If you are to maintain that thoughtless feeling-being, unagitated, how would you live differently — since presently all of your thoughts and feelings and actions and perceptions are a kind of invention that is dissociated from your actual being? You are talking all the time about something that is not Truth.
You would have to remain established in the Native State of Being and Radiate from That in the form of life, to be true.
DANIEL: This is What we have all been drawn to in You, Beloved Master. It is a fundamental reason why we all came here.
AVATAR ADI DA SAMRAJ: Tcha. You must become relaxed from your agitated, contracted identification with the body-mind and its play, and become capable of simply Standing in the Native Position.

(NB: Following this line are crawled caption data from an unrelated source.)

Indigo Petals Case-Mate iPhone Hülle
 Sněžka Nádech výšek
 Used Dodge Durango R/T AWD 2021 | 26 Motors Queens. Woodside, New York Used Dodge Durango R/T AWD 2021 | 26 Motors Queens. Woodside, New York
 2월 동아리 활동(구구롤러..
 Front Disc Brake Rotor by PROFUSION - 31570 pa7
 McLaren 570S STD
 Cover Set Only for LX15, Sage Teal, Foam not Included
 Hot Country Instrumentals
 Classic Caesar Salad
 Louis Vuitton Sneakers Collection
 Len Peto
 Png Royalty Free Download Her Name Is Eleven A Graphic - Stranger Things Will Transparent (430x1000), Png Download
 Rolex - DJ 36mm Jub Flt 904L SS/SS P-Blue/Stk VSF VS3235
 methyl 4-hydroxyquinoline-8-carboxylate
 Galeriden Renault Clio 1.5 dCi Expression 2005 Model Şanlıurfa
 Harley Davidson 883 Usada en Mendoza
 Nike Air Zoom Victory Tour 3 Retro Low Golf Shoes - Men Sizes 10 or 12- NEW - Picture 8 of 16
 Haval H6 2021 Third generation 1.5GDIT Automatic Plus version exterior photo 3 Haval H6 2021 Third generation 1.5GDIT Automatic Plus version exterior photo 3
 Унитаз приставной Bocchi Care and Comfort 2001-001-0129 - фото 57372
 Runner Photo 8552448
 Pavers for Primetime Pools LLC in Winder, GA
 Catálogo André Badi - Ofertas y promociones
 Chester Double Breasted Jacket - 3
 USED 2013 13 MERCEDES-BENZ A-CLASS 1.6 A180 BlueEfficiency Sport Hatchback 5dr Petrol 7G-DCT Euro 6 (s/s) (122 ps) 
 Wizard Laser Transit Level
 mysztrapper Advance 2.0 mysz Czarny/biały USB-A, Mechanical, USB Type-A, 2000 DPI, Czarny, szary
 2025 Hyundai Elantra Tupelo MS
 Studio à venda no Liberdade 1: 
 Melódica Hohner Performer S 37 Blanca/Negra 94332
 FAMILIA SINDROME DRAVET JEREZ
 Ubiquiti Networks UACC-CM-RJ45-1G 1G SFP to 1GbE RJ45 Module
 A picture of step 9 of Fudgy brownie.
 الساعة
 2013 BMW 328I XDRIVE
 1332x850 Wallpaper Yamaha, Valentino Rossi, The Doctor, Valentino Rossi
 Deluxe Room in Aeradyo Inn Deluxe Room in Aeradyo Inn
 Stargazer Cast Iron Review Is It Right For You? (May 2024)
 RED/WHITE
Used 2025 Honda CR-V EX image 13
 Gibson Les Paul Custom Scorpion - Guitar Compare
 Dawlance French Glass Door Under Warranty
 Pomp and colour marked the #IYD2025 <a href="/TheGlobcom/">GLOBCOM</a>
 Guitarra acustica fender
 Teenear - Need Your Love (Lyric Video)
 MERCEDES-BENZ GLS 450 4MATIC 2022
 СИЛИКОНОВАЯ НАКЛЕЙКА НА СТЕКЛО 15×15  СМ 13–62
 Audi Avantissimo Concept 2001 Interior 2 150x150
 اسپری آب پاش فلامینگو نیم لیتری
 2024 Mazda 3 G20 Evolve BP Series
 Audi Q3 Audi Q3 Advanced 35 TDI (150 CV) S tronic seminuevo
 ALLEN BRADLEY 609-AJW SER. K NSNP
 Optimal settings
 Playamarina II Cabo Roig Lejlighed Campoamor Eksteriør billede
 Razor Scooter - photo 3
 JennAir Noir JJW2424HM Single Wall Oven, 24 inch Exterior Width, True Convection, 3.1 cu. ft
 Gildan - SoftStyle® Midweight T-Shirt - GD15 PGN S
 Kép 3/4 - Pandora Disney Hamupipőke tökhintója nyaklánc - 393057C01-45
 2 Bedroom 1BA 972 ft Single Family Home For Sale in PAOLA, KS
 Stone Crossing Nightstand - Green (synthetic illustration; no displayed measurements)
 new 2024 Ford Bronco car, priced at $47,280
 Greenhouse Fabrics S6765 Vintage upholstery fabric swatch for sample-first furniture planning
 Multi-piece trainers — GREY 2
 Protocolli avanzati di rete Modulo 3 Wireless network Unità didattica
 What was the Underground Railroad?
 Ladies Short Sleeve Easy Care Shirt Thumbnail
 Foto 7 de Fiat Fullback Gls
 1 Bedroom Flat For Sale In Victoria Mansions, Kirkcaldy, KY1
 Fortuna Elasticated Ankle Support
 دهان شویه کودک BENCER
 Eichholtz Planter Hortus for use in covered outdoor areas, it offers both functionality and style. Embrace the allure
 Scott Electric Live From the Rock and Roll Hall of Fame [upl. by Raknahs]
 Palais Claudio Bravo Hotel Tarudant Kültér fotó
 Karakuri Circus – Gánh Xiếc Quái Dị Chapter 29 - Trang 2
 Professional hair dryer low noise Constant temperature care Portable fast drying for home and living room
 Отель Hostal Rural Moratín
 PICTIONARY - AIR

Then all that Radiates from that Position informs the body-mind, informs the life, and you do not lose Reality in order to be alive.
So " thoughtless feeling" is a simple way of describing what is Realized — Self-Existing, Self-Radiant, Non-conditional. Everything is Divinely Self-Recognizable in Reality — no longer the lie, the invented life made by dissociation from the Native State, but everything seen in Truth in and As the Divine Self-Condition, unobstructed Light, unobstructed Consciousness, One with all Transcending all, in a flash of no time whatsoever.
To recover What Is, forgetting the separate "I", even for a moment, is more than a matter of following the thread of meaning in this dialogue.
When one is Graced to sit at the Feet of a Master, one is stepped out of the world and entered into the sphere of the Master's Radiance, the "field" of his or her innate Transmission of the state of Realization.
The Words of Adi Da Samraj, as all His devotees can confess, carry a potency that is vastly beyond the verbal meaning, a force that activates fundamental transformations in the being.
This potency is not restricted to hearing Him speak. He invests Himself Spiritually in all of His Writing, also, and that Transmission of His Person can be received through reading this book.